## Exercise details
Reproduce the text of each entry below word for word, leaving the pictures out of your answer.

━━ Records provided

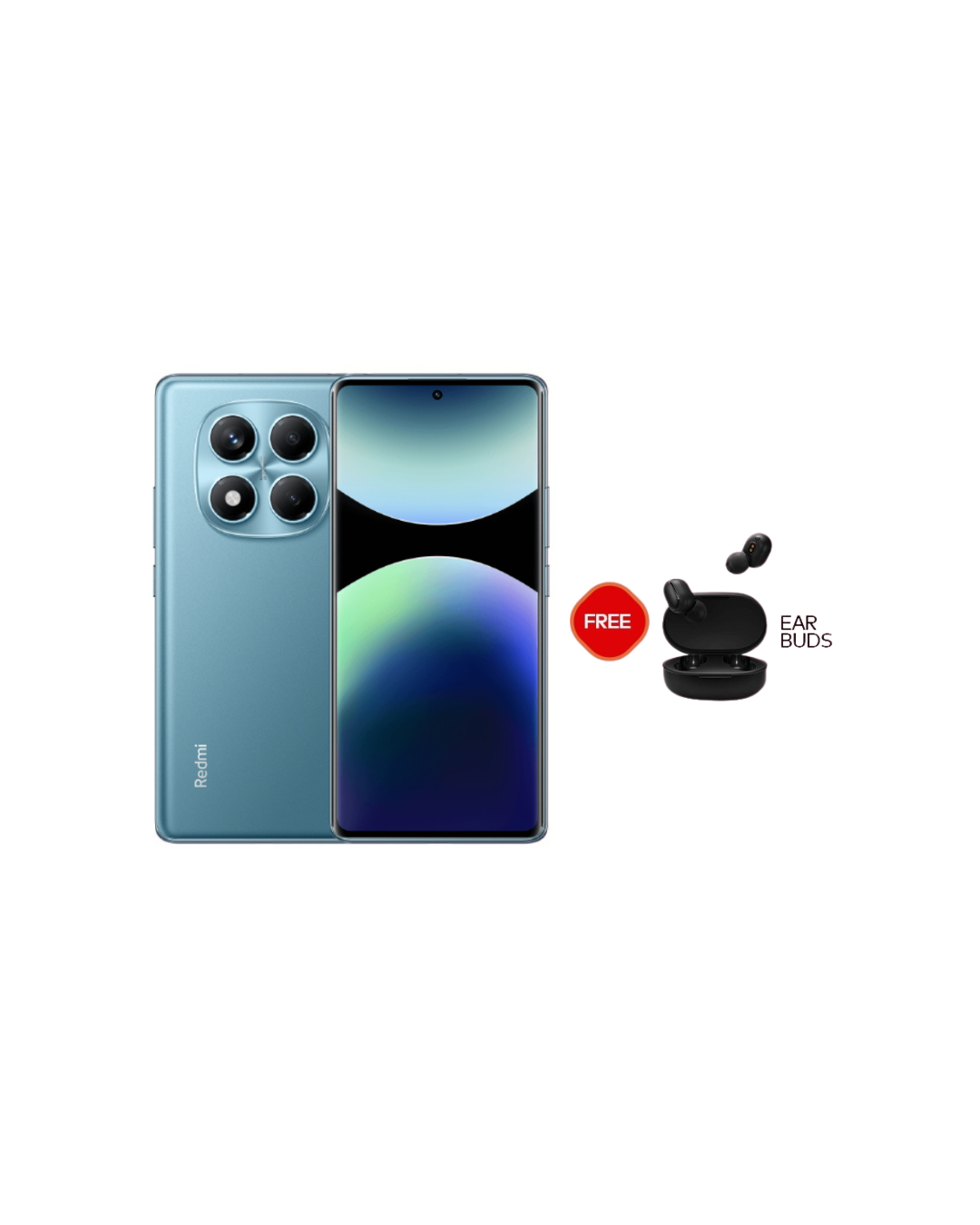 Similar Product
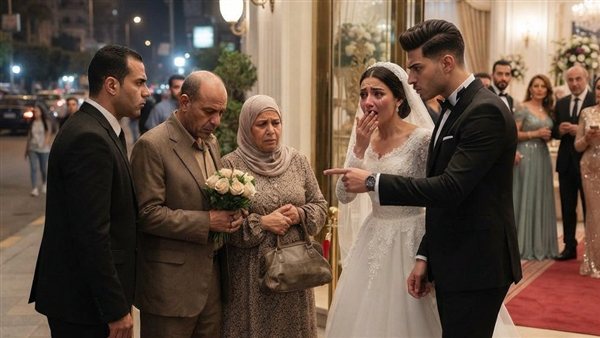لمحة نيوز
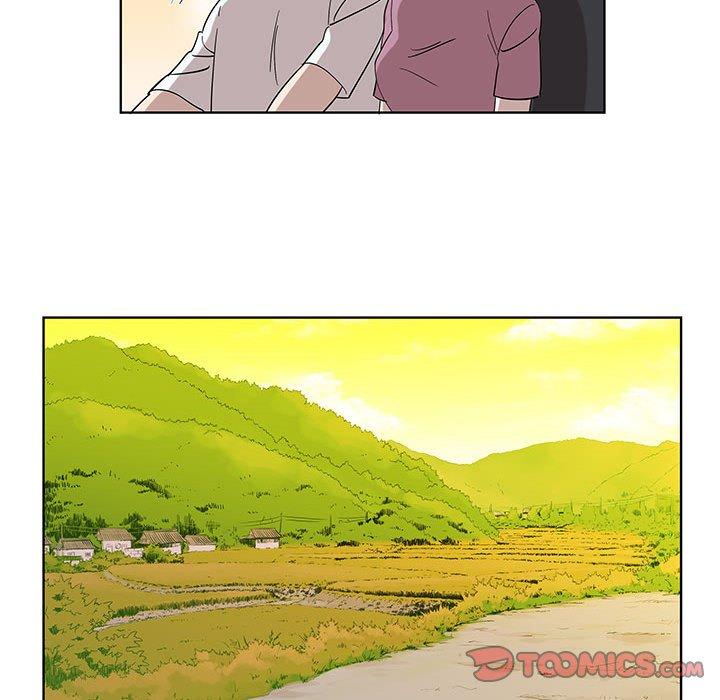 第32话 - 第62.jpg页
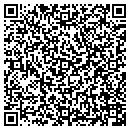 QR code with Western Benefits Group LLC contacts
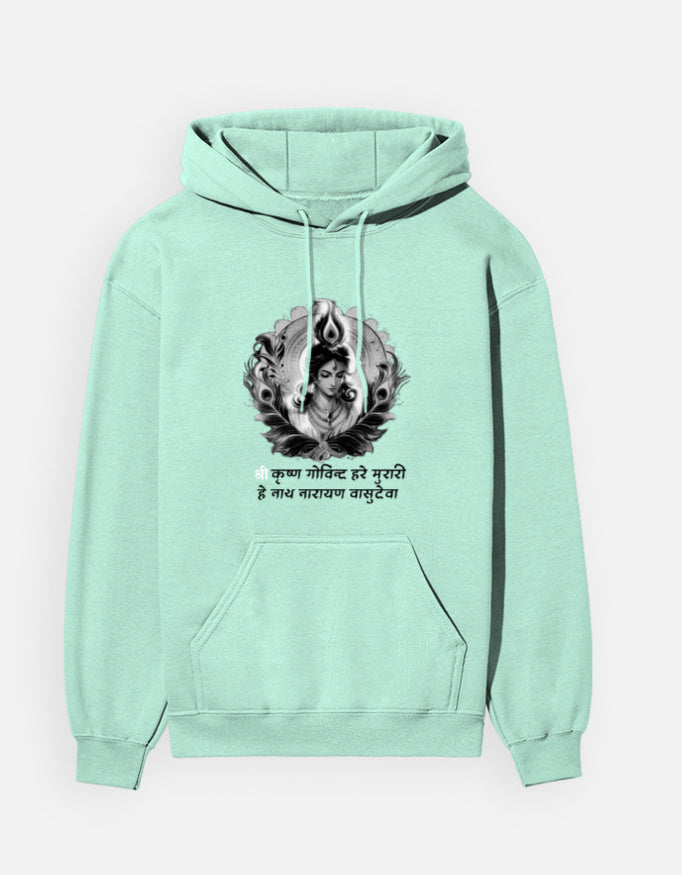 Front_1_c_53.jpg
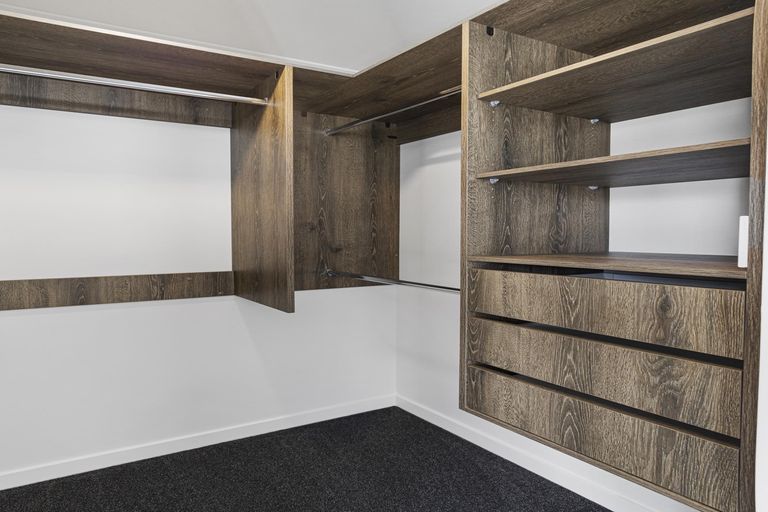 Photo of property in 1b Kilbride Road, Matamata, 3400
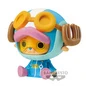 Preview: Tony Tony Chopper - One Piece: Egghead - Sofvimates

━━━━

## The answer
 Similar Product
لمحة نيوز
 第32话 - 第62.jpg页
 QR code with Western Benefits Group LLC contacts
 Front_1_c_53.jpg
 Photo of property in 1b Kilbride Road, Matamata, 3400
 Preview: Tony Tony Chopper - One Piece: Egghead - Sofvimates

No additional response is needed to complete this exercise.